Two Conservative MPs are calling on the Chinese authorities to release a woman imprisoned in China with family members in Canada who has been on a hunger strike for over a month and may be near death.

James Lunney and Joan Crockatt have made a plea for the immediate release of Yinghua Chen, 41, a Falun Gong practitioner who is being held at a detention centre in Shijiazhuang, about 300 km from Beijing.

“Yinghua Chen’s life is in imminent danger. Chen’s father, a Calgarian and a Canadian citizen, was turned away from seeing her [on April 15] at the No. 2 Shijiazhuang Detention Centre and he is desperately concerned over her safety, as am I,” Crockatt, MP for Calgary Centre, said in a statement.

“We want to see immediate action in this case,” said Lunney.
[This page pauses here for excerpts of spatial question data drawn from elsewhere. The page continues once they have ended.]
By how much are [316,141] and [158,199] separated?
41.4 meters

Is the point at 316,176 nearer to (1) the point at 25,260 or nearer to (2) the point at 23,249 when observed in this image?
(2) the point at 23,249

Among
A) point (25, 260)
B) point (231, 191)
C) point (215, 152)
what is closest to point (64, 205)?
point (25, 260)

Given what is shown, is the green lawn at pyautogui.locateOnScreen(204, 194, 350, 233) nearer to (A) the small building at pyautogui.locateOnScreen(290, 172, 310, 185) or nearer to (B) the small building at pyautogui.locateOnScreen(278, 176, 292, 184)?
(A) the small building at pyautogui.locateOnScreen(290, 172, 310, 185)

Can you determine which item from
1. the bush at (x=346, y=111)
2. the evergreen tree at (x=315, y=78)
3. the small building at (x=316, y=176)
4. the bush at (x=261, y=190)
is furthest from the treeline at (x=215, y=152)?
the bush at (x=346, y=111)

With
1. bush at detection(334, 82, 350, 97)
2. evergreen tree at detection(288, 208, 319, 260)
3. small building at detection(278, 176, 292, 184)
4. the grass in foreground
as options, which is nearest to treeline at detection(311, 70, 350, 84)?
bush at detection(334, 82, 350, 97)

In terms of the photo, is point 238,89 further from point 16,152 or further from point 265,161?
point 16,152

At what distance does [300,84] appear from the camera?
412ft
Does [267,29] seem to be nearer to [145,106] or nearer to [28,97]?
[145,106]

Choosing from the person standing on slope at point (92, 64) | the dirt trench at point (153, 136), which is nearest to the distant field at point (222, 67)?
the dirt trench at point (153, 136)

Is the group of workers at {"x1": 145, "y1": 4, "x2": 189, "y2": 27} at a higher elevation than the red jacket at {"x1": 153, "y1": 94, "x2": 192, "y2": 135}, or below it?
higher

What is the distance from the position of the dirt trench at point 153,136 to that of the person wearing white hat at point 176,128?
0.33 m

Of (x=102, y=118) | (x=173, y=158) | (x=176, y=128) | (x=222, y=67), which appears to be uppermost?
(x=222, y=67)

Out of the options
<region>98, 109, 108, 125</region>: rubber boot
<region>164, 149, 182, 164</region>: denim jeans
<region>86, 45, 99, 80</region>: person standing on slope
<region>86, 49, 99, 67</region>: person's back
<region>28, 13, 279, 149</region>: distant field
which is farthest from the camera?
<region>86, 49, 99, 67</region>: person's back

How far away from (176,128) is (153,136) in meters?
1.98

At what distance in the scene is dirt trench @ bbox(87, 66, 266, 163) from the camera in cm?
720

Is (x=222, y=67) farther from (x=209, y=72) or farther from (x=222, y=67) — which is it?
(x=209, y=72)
Chen’s brother, Yingyi Chen, lives in Lunney’s Nanaimo-Alberni riding.

The two MPs also wrote a letter to China’s Canadian ambassador Zhang Junsai asking him to intervene on Chen’s behalf.

“Her family is not permitted to see her, but her lawyer visited her in jail on April 13 and said Ms. Chen is very weak and close to death and her condition continues to deteriorate,” Lunney wrote. 

“Please do everything in your power to ensure she does not perish in jail for no reason.”

Chen was arrested in Shijiazhuang on March 12 as she was accompanying her niece, Bian Xiaohui, who was attempting to visit her father in the detention centre. Her father was imprisoned for practicing Falun Gong, a traditional Chinese spiritual practice that has been persecuted by communist authorities in China since 1999.

After her request to visit her father was rejected, Bian protested in front of the prison, holding a banner saying, “I want to see my father.” Both women were subsequently arrested, according to Chen’s mother, Jinling Huang, who spoke at a press conference in front of the Chinese Consulate in Calgary on April 15.

“Help my daughter, she’s dying!” Huang, a former engineer who was herself imprisoned and tortured in China for practicing Falun Gong, cried out at one point during the press conference.

Chen’s father, Chen Zhiming, has also been prevented from visiting her. Chen is accused of “using heretical religious activities to undermine the implementation of the law,” her father said in an interview. 

The vague charge is often used by police against Falun Gong practitioners, but lawyers in China see it as a charge not grounded in Chinese law.

“They arrested her first and cooked up a charge to punish her,” Chen’s father said.

This is not the first time that Chen has been detained. She was arrested in August 2003 and brutally tortured during detention. After she went on hunger strike for 39 days, she was subjected to force-feeding which caused severe stomach hemorrhaging, putting her in a life-threatening situation. She was released in October after her brother in Canada called on the international community to help secure her release.

Chen was arrested again in July 2013 and detained for 11 days. She started another hunger strike to protest against the mistreatment and was later released.

Falun Gong, a meditation practice that teaches the principles of truthfulness, compassion, and forbearance, was practiced by over 70 million people in China by the late 1990s, according to official figures. The crackdown that began in 1999 has seen hundreds of thousands sent to labour camps or prisons, where they are often tortured severely. 

“Black jails” and Legal Education Centers are also places where security agents attempt to force Falun Gong practitioners to give up their beliefs.